The Rangers are surging once again, but what will the team do as the trade deadline approaches?
By MATT MOSLEYFS Southwest
It's amazing the difference seven days can make in a 162-game baseball season. The
Rangers appeared to be falling to the wayside as a playoff contender after dropping six straight games to the Indians and Blue Jays.
In fact, it was the Rangers who helped jump-start the Blue Jays' 11-game winning streak that was finally snapped by the Rays on Monday. But the Rangers managed to take 3-of-4 games against the A's and swept the best team in baseball, the Cardinals, at Busch Stadium over the weekend.
Rangers manager Ron Washington admitted his team could've been "buried" during that difficult stretch, but that's not what happened. They once again sit atop the A.L. West standings with a half-game lead over an A's team that just dropped two of three games to the Mariners. I believe the team basically gave general manager Jon Daniels his marching orders over the past week. The Rangers are going to stay in this race until the end, and it's up to Daniels and his staff to trade for either a frontline starting pitcher or a corner outfielder with some pop.
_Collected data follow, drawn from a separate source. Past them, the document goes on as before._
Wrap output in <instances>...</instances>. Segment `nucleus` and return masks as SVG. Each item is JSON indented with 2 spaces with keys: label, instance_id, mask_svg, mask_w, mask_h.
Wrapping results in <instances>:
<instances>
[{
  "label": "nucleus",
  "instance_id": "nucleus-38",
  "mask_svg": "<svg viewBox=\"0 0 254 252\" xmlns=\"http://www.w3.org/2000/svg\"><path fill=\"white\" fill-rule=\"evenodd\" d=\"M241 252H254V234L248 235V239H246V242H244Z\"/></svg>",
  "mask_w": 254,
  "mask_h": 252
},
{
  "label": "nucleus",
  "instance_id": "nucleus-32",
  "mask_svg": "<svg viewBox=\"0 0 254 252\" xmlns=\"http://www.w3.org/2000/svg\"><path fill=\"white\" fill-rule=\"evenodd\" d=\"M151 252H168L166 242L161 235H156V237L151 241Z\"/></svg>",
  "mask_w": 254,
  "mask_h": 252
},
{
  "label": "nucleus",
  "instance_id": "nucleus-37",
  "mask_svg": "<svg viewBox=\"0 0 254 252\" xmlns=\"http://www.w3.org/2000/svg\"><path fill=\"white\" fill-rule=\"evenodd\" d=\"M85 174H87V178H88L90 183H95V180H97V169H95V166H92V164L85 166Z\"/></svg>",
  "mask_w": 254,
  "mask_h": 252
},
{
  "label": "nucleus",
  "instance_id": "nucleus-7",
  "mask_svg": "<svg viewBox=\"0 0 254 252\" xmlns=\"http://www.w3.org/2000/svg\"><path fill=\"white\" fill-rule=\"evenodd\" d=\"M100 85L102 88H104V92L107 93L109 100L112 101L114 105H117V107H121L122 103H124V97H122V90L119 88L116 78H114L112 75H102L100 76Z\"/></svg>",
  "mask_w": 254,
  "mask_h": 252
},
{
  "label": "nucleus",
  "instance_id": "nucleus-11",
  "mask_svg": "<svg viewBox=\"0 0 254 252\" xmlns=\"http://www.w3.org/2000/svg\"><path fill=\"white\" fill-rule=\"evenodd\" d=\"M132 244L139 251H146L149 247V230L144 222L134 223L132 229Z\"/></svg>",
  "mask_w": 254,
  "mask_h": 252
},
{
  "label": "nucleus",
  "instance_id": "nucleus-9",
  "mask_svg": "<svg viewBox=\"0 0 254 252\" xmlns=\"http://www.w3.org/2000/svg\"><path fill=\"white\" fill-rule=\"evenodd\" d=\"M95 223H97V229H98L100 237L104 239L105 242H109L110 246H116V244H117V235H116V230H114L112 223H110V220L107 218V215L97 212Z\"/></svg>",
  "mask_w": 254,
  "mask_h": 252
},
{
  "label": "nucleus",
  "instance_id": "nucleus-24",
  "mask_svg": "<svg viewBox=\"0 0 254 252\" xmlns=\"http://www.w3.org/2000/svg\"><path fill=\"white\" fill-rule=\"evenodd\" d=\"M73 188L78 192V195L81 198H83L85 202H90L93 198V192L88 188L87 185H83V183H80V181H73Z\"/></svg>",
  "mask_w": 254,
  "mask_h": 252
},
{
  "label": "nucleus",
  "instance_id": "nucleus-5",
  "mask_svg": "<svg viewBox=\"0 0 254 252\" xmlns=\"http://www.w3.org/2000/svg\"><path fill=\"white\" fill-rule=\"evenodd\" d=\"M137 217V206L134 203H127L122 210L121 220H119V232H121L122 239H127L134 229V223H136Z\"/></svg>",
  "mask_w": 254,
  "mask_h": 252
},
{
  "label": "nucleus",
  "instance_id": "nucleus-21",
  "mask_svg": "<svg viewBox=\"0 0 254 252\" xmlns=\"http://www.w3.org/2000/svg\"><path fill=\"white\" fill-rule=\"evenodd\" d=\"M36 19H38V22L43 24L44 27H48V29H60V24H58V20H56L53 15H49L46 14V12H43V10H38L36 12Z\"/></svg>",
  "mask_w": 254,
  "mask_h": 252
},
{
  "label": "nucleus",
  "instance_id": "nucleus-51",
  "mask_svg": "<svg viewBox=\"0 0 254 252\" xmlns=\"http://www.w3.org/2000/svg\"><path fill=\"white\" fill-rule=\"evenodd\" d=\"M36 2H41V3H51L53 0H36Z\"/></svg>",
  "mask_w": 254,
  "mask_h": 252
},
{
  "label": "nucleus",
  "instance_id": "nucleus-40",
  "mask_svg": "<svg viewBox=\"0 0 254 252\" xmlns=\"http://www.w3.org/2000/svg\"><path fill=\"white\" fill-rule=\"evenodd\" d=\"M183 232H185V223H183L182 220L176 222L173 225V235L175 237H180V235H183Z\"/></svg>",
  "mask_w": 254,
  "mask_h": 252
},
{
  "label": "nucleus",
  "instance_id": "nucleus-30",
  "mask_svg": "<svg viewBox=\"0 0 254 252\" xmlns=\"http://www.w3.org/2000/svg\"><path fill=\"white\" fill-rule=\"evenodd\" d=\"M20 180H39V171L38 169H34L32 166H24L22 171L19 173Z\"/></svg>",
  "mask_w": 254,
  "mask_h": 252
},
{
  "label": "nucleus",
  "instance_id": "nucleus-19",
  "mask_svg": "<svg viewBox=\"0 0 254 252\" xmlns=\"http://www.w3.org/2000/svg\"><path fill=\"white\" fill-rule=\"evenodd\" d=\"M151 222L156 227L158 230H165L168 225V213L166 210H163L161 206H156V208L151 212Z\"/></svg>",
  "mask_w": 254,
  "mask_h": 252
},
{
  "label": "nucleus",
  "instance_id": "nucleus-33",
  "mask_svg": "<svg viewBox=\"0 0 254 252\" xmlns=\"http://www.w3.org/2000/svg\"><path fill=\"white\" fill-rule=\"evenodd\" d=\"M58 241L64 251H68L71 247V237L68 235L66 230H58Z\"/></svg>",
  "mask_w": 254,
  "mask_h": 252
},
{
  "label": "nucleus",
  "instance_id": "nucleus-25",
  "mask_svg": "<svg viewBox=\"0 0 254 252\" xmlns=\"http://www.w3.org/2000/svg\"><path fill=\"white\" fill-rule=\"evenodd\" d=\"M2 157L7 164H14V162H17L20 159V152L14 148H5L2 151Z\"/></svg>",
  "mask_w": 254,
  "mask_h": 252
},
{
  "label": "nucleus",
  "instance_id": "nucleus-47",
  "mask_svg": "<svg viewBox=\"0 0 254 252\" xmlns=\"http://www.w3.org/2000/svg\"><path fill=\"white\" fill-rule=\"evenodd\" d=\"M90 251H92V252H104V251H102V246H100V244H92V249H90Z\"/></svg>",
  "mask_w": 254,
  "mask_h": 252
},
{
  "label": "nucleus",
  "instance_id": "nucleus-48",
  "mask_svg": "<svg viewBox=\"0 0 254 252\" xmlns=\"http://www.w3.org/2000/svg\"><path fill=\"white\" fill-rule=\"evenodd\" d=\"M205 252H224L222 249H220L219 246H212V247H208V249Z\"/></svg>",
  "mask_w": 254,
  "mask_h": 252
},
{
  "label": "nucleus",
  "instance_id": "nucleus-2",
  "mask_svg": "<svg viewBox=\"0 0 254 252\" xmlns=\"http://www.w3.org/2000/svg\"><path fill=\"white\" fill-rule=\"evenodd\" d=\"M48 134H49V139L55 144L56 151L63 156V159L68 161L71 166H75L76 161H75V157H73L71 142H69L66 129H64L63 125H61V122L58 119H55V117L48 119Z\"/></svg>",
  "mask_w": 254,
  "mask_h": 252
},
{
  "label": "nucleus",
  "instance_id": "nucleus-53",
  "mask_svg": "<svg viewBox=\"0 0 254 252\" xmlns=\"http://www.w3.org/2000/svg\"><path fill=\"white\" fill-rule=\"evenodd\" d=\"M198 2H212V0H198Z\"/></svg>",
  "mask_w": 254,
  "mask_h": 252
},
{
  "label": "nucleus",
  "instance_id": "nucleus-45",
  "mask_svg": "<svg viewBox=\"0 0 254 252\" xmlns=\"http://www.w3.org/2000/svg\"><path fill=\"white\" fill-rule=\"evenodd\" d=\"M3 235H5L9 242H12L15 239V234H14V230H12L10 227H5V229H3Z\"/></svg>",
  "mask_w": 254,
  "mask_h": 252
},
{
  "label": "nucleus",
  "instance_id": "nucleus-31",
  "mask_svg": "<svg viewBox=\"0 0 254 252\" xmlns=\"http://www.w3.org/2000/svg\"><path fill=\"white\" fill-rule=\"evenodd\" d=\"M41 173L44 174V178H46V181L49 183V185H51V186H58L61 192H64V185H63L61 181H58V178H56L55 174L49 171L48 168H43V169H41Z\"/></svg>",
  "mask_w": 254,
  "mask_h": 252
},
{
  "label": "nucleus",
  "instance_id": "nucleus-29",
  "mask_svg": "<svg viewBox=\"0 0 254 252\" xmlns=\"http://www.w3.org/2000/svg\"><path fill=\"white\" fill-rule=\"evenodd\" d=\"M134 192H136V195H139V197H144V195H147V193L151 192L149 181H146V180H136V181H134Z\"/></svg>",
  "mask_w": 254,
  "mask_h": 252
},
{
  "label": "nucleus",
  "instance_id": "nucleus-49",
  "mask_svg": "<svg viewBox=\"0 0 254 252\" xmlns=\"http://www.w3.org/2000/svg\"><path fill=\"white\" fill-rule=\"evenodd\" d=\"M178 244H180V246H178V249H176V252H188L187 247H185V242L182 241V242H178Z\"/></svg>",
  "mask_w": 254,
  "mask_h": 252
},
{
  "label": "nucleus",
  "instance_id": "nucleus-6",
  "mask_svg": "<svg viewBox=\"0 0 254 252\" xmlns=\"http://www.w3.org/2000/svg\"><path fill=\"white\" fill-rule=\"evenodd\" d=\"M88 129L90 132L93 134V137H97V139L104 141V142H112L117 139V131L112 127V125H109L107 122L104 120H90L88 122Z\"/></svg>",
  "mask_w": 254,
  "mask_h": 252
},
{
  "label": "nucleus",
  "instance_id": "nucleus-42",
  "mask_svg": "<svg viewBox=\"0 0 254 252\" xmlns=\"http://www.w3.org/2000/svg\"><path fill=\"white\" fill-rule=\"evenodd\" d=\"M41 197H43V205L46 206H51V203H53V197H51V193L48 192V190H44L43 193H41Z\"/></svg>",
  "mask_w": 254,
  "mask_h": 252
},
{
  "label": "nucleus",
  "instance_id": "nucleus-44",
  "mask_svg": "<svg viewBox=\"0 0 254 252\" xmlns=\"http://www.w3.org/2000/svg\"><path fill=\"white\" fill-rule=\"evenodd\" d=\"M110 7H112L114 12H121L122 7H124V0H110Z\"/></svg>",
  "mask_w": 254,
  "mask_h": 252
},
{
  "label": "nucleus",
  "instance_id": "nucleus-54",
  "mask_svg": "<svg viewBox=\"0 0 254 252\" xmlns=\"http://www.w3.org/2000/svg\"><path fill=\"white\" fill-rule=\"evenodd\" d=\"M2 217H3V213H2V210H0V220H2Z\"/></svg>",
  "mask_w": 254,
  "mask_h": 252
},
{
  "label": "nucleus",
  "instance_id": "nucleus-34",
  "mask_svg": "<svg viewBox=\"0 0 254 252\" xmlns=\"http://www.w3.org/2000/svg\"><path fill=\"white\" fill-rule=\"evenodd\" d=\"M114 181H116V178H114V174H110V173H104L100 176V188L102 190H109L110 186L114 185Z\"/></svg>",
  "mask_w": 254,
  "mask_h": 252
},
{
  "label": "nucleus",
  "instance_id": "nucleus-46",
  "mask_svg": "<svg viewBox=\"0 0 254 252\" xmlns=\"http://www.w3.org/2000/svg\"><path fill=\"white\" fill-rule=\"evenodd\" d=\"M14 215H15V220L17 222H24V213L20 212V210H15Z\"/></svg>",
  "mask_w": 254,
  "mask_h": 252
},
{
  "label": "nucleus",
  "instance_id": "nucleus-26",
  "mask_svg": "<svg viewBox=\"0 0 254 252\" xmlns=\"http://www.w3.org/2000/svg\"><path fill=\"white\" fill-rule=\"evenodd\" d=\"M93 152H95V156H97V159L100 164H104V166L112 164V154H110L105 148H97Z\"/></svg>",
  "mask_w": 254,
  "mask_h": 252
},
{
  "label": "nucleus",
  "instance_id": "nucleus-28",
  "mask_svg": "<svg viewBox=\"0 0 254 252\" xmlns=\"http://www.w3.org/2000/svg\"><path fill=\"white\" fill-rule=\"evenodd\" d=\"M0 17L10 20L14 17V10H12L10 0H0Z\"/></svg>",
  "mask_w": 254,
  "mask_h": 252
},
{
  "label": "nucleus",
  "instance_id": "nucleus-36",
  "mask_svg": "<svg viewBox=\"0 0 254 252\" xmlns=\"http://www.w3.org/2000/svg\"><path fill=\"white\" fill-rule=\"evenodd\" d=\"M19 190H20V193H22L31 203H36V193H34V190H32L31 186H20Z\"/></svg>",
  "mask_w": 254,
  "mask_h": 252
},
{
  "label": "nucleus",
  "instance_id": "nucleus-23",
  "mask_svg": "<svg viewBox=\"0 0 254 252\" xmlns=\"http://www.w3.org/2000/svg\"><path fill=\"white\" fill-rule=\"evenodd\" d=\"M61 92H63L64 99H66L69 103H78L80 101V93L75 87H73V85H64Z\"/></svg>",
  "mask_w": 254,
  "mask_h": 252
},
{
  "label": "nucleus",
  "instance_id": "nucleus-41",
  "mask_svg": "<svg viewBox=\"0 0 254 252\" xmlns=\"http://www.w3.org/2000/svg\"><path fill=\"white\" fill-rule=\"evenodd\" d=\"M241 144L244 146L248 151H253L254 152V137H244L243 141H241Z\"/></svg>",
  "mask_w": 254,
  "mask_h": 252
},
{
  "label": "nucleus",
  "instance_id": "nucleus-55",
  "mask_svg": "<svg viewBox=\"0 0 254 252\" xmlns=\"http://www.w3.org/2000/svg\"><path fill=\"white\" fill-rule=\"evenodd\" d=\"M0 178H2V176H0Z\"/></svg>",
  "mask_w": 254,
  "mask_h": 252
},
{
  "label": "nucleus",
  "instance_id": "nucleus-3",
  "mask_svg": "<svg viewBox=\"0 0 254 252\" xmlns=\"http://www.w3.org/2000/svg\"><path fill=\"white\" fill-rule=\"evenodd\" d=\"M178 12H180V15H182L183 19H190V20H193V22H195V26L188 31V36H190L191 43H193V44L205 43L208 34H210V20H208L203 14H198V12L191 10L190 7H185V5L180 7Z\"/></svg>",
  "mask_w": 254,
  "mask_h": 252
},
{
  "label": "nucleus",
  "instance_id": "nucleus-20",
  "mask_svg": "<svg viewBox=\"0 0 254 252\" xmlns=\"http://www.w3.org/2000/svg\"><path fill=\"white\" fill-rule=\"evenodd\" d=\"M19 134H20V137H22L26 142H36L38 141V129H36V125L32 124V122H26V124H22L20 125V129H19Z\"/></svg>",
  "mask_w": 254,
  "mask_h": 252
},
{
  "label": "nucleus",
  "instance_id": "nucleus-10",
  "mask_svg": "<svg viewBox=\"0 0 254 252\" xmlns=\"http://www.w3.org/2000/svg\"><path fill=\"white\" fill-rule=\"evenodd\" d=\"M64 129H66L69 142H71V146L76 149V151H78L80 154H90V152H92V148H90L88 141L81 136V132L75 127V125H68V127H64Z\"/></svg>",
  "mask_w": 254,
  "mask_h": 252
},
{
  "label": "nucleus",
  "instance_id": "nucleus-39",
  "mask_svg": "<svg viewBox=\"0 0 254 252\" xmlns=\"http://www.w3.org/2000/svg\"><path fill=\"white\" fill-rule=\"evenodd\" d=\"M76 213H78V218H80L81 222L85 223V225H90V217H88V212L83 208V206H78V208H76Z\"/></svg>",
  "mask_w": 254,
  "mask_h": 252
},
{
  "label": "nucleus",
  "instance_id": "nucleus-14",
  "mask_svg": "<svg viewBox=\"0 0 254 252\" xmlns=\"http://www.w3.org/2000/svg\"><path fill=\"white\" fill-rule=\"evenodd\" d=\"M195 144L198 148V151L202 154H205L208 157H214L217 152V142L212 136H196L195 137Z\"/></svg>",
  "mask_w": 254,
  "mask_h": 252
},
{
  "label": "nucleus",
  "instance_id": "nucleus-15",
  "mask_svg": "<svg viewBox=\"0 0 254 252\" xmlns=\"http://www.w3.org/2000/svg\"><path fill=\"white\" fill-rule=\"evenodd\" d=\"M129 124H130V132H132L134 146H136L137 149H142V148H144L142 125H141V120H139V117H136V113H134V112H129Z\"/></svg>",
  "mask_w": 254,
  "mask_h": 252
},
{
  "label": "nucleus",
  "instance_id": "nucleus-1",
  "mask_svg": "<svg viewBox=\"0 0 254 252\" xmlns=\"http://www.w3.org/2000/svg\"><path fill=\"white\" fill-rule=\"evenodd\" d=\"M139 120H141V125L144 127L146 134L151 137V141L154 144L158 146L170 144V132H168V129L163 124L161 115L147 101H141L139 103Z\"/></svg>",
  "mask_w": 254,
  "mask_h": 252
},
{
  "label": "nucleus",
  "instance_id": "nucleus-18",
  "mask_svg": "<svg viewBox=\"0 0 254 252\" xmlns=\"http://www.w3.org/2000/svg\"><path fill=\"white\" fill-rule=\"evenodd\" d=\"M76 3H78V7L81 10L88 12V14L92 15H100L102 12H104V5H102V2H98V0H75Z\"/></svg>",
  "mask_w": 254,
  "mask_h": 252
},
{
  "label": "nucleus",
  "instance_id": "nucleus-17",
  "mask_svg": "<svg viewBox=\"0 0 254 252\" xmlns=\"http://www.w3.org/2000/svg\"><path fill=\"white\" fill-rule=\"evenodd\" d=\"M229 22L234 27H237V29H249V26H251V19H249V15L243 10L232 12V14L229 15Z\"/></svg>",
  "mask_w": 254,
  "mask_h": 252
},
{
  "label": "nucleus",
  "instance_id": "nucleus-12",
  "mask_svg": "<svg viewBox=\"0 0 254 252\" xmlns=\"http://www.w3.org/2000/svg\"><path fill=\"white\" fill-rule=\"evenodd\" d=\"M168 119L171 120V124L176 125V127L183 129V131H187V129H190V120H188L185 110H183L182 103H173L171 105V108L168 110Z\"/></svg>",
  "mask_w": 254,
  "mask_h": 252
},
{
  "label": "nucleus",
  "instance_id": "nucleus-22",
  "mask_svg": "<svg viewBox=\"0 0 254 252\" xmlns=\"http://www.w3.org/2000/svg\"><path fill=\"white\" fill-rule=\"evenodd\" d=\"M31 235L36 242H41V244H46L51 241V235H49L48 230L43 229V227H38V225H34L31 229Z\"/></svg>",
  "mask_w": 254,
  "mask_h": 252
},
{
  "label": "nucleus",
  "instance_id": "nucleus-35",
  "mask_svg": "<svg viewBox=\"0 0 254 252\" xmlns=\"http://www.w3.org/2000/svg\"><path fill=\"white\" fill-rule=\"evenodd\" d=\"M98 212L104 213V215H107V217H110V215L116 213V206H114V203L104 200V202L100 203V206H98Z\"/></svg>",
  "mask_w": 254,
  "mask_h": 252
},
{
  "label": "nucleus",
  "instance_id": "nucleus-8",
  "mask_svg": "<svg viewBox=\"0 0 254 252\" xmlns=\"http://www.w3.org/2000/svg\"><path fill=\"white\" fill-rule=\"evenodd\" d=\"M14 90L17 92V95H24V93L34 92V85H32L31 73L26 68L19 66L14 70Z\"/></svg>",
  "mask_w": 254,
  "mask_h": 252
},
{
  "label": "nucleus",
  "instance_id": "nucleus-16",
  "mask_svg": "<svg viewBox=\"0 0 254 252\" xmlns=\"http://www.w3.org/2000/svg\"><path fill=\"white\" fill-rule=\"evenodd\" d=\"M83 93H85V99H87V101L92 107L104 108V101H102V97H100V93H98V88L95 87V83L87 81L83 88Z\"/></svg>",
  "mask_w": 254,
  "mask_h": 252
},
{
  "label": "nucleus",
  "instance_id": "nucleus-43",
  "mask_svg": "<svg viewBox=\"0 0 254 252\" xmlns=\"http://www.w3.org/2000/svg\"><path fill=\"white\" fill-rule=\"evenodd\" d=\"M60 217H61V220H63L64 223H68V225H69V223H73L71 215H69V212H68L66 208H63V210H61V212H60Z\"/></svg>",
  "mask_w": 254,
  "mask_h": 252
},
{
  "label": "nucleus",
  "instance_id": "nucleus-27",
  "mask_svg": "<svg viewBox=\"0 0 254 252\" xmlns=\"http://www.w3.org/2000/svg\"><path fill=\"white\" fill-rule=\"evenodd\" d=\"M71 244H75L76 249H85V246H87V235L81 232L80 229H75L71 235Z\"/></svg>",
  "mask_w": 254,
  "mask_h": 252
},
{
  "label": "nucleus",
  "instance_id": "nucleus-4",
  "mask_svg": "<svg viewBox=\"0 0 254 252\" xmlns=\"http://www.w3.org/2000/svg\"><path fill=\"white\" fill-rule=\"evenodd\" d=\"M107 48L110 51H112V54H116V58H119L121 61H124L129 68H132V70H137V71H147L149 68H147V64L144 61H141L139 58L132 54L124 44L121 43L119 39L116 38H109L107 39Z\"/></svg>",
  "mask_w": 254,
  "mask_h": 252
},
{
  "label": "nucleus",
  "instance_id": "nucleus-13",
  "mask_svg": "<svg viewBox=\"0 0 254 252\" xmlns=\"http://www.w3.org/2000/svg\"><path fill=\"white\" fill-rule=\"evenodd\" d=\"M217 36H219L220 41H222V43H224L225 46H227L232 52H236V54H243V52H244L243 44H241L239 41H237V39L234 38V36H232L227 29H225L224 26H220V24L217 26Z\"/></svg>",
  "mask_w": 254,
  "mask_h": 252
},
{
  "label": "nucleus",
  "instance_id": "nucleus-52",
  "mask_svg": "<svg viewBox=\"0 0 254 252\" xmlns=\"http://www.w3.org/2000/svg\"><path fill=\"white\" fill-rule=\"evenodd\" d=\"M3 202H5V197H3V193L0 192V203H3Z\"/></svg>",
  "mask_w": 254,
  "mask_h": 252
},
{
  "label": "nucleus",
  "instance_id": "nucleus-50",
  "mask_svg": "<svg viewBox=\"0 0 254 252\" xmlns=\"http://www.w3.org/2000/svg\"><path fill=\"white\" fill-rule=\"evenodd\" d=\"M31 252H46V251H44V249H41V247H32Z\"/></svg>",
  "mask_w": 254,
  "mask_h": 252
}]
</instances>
The Rangers' offense stabilized over the past seven games thanks in part to the return of second baseman Ian Kinsler. After briefly hitting Kinsler third in the order, Washington moved him back to the leadoff spot. His presence has calmed shortstop Elvis Andrus, who went into one of the worst slumps of his career during Kinsler's absence. Right fielder Nelson Cruz has taken Lance Berkman's spot at No. 3 in the order, and he may never give it up. He leads the Rangers in both home runs (19) and RBIs (55). Berkman is having trouble with his back and knees, which shouldn't come as a shock to anyone.
Of course, you can't bring up Cruz's name without thinking about the Biogenesis investigation hanging over his head. There were indications last week that Major League Baseball wanted to move quickly in order to avoid having suspected players participate in the All-Star game. But that's not the read Rangers CEO Nolan Ryan is getting from Bud Selig.
"We realize that the players' association has to be brought in and any other investigations and then they're going to have to do interviews with the players they suspect, so I think it's going to be a long drawn-out affair," Ryan told us Monday on KESN-FM 103.3 . "I don't really expect, as had been rumored from ESPN, that they might do something right after the All-Star break."
The Rangers should still be proactive in shopping for a corner fielder, but perhaps the situation isn't as dire as we'd thought. And this might be a good time to discuss a long-term contract with Cruz. Even if he has to serve a 50-game suspension, the Rangers shouldn't be in a hurry to distance from him. Cruz has been an extremely productive player who's excelled in the playoffs. It's not like there's anyone in the minor-league pipeline ready to take his place next season. Mike Olt's bounced back nicely from a vision problem that forced him to leave Triple-A Round Rock temporarily, but it's too early to say he'd be the definite replacement for Cruz.
Cruz could play right field for another year or two and then spend the rest of his career as a designated hitter. And he's such a beloved player that a 50-game suspension isn't going to alienate him from teammates. The A's were so upset with starting pither Bartolo Colon's suspension that they didn't waste any time bringing him back for another season.
The Rangers found out the hard way not to place their trust in building through free agency. They've done a good job signing core players such as Kinsler and Andrus to long-term extensions. And based on his production this season, you have to also consider Cruz a core player.
It's easy to become enamored with young players such as Leonys Martin and Jurickson Profar. But neither of those players will ever have the power that Cruz brings to the order. The Rangers can live without Josh Hamilton's monster numbers because he was such a drain on his teammates and fans. That's not the case with Cruz.
It's a good sign that Ryan, who knows MLB commissioner Bud Selig very well, doesn't sound worried about losing Cruz anytime soon. The Rangers went in the tank without Kinsler, and losing Cruz might have a similar impact on this team.
"I don't know that there's a time frame that [MLB] dealing with," Ryan said. "I know that they are in a fact-finding mode right now, so we'll just have to wait and see how that plays out. But do I worry about losing Nellie here shortly? No, I don't. I really think he'll be with us and we'll just have to see where that goes."
We saw how Josh Hamilton faded during a contract season. Well, Cruz is dealing with even more distractions than Hamilton had…and he's flourishing.
Now's the time to start negotiating with him on a new deal.